WHAT FIRST SPARKED YOUR INTEREST IN EAST ASIA?

The seeds were planted when I was a kid. My parents were deeply involved in the anti-Vietnam War movement in the US, in the art world and beyond, and I grew up in an environment where questions of war and peace, hence of moral and political philosophy (and the justification of state authority), were debated endlessly in the studio. That early experience shaped my intellectual interests and my critical theoretical positioning in international social theory – hence my work on empire and imperialism, with a focus on the United States’ role in the Atlantic system in the 19th and 20th centuries, and my work on East Asia proper. So, in that sense, East Asia’s has always been on my mind, leading to an academic engagement that continues to this day. Once I began traveling to Asia more regularly and for longer periods of time, I could observe, first-hand, the fundamental changes that have become an object of great interest to me. East Asia in particular has been thoroughly transformed over the last 40 years and that transformation has world historical significance in the sense that it is altering – slowly, gradually, and in complex and uneven ways – the hierarchies that have been in place in the world system since the Industrial Revolution and 19th-century imperial globalization. This transformation interrogates our understanding of modernity and changes our reading of the trajectory of globalization.

 

How DOES YOUR RESEARCH INFORM WHAT YOU TEACH AT AUP?

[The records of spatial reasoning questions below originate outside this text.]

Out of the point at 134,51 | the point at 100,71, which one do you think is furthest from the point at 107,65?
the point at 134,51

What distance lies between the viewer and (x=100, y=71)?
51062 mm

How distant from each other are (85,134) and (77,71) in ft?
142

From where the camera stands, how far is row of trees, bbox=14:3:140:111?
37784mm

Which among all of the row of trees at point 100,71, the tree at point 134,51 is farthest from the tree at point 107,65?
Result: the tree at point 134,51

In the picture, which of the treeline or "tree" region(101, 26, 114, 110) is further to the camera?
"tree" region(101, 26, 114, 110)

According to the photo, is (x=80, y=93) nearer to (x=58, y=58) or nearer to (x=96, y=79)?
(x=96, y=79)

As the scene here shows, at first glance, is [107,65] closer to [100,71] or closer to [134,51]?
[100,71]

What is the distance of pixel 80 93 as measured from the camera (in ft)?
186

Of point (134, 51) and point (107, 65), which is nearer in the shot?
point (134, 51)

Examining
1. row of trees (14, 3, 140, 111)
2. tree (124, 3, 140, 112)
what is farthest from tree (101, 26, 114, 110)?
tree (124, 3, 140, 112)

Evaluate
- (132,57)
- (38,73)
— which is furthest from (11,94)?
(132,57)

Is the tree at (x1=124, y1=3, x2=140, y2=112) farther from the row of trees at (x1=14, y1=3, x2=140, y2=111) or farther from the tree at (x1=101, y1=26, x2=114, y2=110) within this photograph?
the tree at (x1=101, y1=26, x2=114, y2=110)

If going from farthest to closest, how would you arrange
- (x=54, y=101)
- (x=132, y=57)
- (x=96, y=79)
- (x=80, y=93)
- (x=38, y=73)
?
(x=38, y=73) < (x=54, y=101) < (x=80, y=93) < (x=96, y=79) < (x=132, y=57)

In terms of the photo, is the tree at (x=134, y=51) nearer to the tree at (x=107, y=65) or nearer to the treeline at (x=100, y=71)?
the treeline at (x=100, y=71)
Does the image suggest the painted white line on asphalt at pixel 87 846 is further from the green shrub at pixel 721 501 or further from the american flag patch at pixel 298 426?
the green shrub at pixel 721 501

The greater the research, the better the teaching. I think that’s true of all professors, in the sense that research renews teaching, gives it more substance, new angles, new orientations, new understandings and new nuances. At the same time, you learn during the process of teaching, because interactions with students enrich thinking and generate new ideas. It works both ways: the teaching can and does lead to the formulation of new research agendas and the research feeds into the teaching.

 

DO YOU COLLABORATE WITH YOUR STUDENTS ON PROJECTS?

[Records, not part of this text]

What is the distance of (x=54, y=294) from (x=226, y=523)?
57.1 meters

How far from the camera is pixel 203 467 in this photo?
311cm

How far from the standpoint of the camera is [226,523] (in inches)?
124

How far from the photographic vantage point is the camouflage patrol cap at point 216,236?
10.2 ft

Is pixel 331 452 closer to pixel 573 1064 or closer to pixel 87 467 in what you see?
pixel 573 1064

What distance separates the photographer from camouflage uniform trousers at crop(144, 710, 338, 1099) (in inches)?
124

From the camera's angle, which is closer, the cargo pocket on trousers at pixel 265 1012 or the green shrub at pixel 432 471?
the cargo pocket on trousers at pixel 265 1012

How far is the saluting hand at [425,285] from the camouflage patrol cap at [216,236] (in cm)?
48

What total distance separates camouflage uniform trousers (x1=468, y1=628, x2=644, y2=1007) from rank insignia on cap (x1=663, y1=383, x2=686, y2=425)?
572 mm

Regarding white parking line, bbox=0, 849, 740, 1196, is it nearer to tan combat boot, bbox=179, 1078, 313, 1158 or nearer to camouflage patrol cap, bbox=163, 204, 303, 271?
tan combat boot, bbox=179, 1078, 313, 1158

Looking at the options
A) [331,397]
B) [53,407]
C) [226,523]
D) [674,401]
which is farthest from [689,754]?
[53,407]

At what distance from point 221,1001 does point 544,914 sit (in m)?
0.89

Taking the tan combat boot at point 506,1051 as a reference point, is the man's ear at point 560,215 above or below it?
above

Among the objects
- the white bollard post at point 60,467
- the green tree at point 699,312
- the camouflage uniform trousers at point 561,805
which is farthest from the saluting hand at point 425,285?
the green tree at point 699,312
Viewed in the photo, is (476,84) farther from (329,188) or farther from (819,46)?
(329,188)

I have often worked with students, notably graduate students, on various projects over the years. In some cases, this has led to deep and sustained intellectual collaborations, and the building of international institutional linkages. The most recent instance of this is my work with Dr. Zona Zaric G’15, a AUP graduate program alum, and the Institute of Social Theory and Philosophy of Belgrade and the Institute of Higher Studies of the University of Rijeka. This has led to seminars, joint teaching, as well as international conferences and a study trip to Croatia in 2022. There have also been other types of work with students, for instance the very productive collaboration with Anna Wiersma ’15 and G’16, who offered great help editing East Asia’s Reemergence.